Distractor-evoked ERP estimation

The event related potential (ERP) was measured by signal-averaging across the same set of 14 contralateral (or ipsilateral) electrodes as employed in the decoding analyses. First, the data were high-pass filtered with a lower cut-off at 0.5 Hz using an FIR filter (N=500). Subsequently, the data were epoched from 800 ms before to 700 ms after distractor onset and then averaged across channels and trials to obtain the ERP waveform. This was done separately for each of the four distractor conditions (cued/uncued x left/right hemifield). Click or tap here to enter text. The N1 amplitude was defined as the mean signal value in a window extending from 150 to 200 ms following distractor onset and P2/P3a amplitude as the mean signal value in a ±40 ms window around the respective P2 and P3a peaks 31,33.

Median-split analyses based on memorandum maintenance, distractor encoding strength, timing and gating

We tested the association of diverse neural metrics and task variables to distractor-induced behavioral bias. For example, we measured the association between the strength of the cued memorandum’s maintenance and behavioral bias. For this analysis, the strength of the cued memorandum’s maintenance was quantified based on the average decoding accuracy (cosine similarity) in a 500-ms window in the delay period – beginning with cue onset, until 100 ms preceding the earliest distractor onset. Then, we divided trials into “weak” and “strong” memorandum maintenance trials based on a median split of the cosine similarity metric; the median split was performed for each participant and for each distractor condition (cued/uncued x left/right hemifield) separately. Weak and strong memorandum maintenance trials were then aggregated across the conditions, and the behavioral bias in the cued orientation report was computed separately for the two groups of trials with a procedure identical to that described previously (see Methods section on Estimating precision and bias in behavior).

The association between other metrics like the cued memorandum encoding strength, uncued memorandum maintenance strength, distractor encoding strength, distractor timing or the strength of gating and behavioral bias was computed in an identical manner, except that the median split was performed based on the respective metric. For the cued memorandum encoding strength, a median split was performed based on cued memorandum decoding accuracy values in a window from 100 ms to 500 ms following memory array onset. For the uncued memorandum strength, a median split was performed based on uncued memorandum decoding accuracy values in a 500 ms delay-period window, identical to that for the cued memorandum. For distractor encoding strength, a median split was performed based on distractor decoding accuracy (cosine similarity) values computed in a window from 100-400 ms after distractor onset. For distractor timing (early versus late), a median split was performed based on the times of distractor onset relative to the cue. For distractor input gating, the median split was based on the amplitudes of the distractor-evoked P2/P3a component over the electrodes contralateral to the distractor. Statistical tests were performed both to assess whether the bias for each half of the median split was, individually, significantly different from zero, and also to assess for within-participant (pairwise) differences across the median split halves. For each split, we computed one-tailed Bayes Factors (see next), which enabled us to quantitatively evaluate evidence for or against the effect of each factor on distractor-induced bias.

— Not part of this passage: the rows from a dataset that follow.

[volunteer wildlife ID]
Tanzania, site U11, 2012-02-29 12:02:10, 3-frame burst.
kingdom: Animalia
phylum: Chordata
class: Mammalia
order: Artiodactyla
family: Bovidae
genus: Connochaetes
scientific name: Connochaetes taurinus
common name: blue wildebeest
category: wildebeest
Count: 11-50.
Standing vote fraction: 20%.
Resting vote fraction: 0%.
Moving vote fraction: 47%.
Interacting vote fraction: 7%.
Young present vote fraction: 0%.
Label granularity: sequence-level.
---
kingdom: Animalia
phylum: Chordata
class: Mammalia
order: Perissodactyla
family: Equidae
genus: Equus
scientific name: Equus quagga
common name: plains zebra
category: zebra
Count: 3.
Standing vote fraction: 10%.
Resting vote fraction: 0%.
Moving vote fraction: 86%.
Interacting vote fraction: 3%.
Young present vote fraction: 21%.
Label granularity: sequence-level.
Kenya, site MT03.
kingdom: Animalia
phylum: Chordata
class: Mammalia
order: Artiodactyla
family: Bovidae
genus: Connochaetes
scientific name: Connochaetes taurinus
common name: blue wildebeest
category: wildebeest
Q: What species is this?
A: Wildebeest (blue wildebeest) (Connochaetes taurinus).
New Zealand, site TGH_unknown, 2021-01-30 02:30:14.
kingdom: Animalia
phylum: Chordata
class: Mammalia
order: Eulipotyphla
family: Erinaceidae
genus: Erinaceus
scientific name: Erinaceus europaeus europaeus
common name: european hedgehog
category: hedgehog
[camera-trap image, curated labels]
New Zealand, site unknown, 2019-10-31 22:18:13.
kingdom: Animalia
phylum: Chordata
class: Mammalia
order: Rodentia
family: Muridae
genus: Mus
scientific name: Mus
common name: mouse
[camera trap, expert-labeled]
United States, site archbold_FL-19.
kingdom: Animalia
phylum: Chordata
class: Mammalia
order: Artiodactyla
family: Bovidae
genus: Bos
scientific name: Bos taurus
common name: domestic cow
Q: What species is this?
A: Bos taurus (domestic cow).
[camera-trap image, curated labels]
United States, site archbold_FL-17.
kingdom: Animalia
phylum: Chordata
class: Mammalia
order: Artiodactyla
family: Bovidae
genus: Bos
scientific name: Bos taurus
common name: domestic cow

Prior to this analysis, we first tested and confirmed that these factors were independent of each other and of the distractor’s encoding strength. First, trials were divided into high and low cued memorandum maintenance groups based on a median split, and we tested whether distractor encoding strength differed significantly between these two groups. Second, trials were split based on the timing of distractor appearance (early vs. late), and we assessed whether this timing influenced distractor encoding strength or distractor gating. Finally, trials were divided based on distractor encoding strength (strong vs. weak), and we examined whether distractor gating strength differed between these groups. These control analyses confirmed that the primary factors of interest were not confounded with one another, providing a basis for interpreting subsequent analyses.

Computational model of distractor biases in WM

i) Network architecture

We synthesized our behavioral and neural findings by modifying and extending a bump attractor model of working memory12. The visual cortex (VC) and higher cortex (HC), for each of the cued and uncued visual hemifields, were modeled with distinct ring attractors (total of 4 ring attractor models). Each attractor model comprised 1024 neurons in total out of which 512 were excitatory (E) and 512 were inhibitory (I). Each neuron was described by a standard rate model and represented stimulus orientation topographically, depending on its location along the ring (Fig. 5 A, top; θ ranging from −90° to +90°).

For ease of illustration, we start by describing the dynamical equation governing the firing rate r of the cued visual cortex attractor (VC,C) as a function of time t27,28.

Where, and denote the firing rate of the excitatory and inhibitory neurons of the visual cortex, cued attractor (VC,C) respectively. ΤE and τI are neuronal (integration) time constants for E and I neurons respectively, are the connection strengths from E to E, I to E, E to I and I to I neurons respectively for the VC,C attractor. and are the constant input bias currents to E and I neurons respectively of VC,C attractor. Ξ(t) represents Gaussian white noise with unit variance, scaled by parameters and for E and I neurons of VC,C attractor respectively. represents the input from other sources (explained in equations 3 and 4, see next). ϕ represents the function that maps the input current to the output firing rate adopted from Wimmer et al., 201427

Three of the four sets of recurrent connections – WIE, WEI, WII – were uniform and all-to-all (i.e., wij = w0i, j). On the other hand, recurrent excitatory connections were local, and followed a von Mises profile: exp(κcos(θiθj)) where κ is the concentration parameter and θi and θj are the orientation preference of excitatory neurons i and j respectively.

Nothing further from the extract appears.